** Work item **
Restate word for word the lines of the entries below, starting with the line that holds "category: gazellethomsons" and ending with the line that holds "common name: rodent", and no others.

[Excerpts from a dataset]
* * *

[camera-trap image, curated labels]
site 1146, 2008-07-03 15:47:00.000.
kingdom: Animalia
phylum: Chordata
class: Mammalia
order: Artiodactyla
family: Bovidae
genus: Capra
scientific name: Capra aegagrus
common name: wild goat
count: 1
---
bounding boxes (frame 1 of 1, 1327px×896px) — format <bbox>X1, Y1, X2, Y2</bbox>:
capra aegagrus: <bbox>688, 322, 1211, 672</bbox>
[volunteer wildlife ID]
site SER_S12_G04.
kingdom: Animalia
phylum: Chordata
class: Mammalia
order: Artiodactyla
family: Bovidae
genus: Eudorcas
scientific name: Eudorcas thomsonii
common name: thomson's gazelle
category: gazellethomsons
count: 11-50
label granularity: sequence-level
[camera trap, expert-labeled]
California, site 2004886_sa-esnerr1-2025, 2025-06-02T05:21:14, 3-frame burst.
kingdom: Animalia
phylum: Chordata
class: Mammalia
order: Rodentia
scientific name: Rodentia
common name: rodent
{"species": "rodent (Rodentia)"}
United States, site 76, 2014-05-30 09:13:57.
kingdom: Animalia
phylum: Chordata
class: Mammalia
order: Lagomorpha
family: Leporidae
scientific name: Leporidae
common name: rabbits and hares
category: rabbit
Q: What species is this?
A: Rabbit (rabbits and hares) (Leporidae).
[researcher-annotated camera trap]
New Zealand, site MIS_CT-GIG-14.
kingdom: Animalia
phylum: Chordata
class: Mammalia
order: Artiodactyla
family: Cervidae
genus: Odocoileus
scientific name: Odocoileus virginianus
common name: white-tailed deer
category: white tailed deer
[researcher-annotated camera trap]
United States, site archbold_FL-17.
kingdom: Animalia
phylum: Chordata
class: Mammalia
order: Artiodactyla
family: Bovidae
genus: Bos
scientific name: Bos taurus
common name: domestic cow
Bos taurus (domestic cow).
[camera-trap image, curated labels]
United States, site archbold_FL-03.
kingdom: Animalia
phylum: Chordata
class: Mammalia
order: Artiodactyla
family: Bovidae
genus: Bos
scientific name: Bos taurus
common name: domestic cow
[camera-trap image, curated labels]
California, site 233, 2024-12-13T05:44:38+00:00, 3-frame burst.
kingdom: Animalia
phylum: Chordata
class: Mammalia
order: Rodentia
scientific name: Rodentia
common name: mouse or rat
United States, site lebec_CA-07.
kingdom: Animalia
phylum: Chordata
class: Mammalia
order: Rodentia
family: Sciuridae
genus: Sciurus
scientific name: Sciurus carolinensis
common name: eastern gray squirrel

* * *

** Your response **
category: gazellethomsons
count: 11-50
label granularity: sequence-level
[camera trap, expert-labeled]
California, site 2004886_sa-esnerr1-2025, 2025-06-02T05:21:14, 3-frame burst.
kingdom: Animalia
phylum: Chordata
class: Mammalia
order: Rodentia
scientific name: Rodentia
common name: rodent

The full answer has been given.